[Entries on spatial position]
▬▬▬▬▬▬

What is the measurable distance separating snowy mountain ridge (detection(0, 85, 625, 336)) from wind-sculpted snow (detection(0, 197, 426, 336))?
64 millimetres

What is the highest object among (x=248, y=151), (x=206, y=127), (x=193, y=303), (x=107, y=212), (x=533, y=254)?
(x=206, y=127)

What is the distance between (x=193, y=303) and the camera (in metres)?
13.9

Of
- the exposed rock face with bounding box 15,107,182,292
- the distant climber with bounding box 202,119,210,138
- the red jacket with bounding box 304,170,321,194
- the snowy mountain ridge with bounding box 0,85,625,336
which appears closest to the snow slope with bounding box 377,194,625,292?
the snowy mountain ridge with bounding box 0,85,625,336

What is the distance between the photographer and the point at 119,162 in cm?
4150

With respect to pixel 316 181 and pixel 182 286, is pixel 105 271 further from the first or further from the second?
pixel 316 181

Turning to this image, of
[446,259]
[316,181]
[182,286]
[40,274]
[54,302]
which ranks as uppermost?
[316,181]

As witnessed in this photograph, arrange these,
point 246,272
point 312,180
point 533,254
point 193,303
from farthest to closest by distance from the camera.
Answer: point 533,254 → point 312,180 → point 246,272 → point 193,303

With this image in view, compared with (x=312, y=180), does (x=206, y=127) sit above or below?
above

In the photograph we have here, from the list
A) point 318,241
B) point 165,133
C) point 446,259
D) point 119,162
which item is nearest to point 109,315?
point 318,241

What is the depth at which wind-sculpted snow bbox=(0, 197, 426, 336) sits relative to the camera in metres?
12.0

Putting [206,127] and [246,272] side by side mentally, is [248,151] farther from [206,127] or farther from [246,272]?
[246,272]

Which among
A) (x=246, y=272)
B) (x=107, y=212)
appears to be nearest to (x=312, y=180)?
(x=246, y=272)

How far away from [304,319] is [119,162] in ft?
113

▬▬▬▬▬▬

#### [Exercise instructions]
Extract every line of the material above and reproduce each one word for word.

#### [Answer to the exercise]
What is the measurable distance separating snowy mountain ridge (detection(0, 85, 625, 336)) from wind-sculpted snow (detection(0, 197, 426, 336))?
64 millimetres

What is the highest object among (x=248, y=151), (x=206, y=127), (x=193, y=303), (x=107, y=212), (x=533, y=254)?
(x=206, y=127)

What is the distance between (x=193, y=303) and the camera (in metres)?
13.9

Of
- the exposed rock face with bounding box 15,107,182,292
- the distant climber with bounding box 202,119,210,138
- the red jacket with bounding box 304,170,321,194
- the snowy mountain ridge with bounding box 0,85,625,336
which appears closest to the snow slope with bounding box 377,194,625,292?
the snowy mountain ridge with bounding box 0,85,625,336

What is the distance between the photographer and the point at 119,162 in cm?
4150

With respect to pixel 316 181 and pixel 182 286, is pixel 105 271 further from the first or further from the second?
pixel 316 181

Turning to this image, of
[446,259]
[316,181]
[182,286]
[40,274]
[54,302]
which ranks as uppermost?
[316,181]

As witnessed in this photograph, arrange these,
point 246,272
point 312,180
point 533,254
point 193,303
from farthest to closest by distance from the camera.
Answer: point 533,254 → point 312,180 → point 246,272 → point 193,303

With this image in view, compared with (x=312, y=180), does (x=206, y=127) sit above or below?
above

In the photograph we have here, from the list
A) point 318,241
B) point 165,133
C) point 446,259
D) point 119,162
which item is nearest to point 109,315?
point 318,241

What is the depth at which wind-sculpted snow bbox=(0, 197, 426, 336) sits relative to the camera in metres?
12.0

Putting [206,127] and [246,272] side by side mentally, is [248,151] farther from [206,127] or farther from [246,272]?
[246,272]

Which among
A) (x=246, y=272)
B) (x=107, y=212)
appears to be nearest to (x=312, y=180)?
(x=246, y=272)

How far away from [304,319] is [119,162] in ft?
113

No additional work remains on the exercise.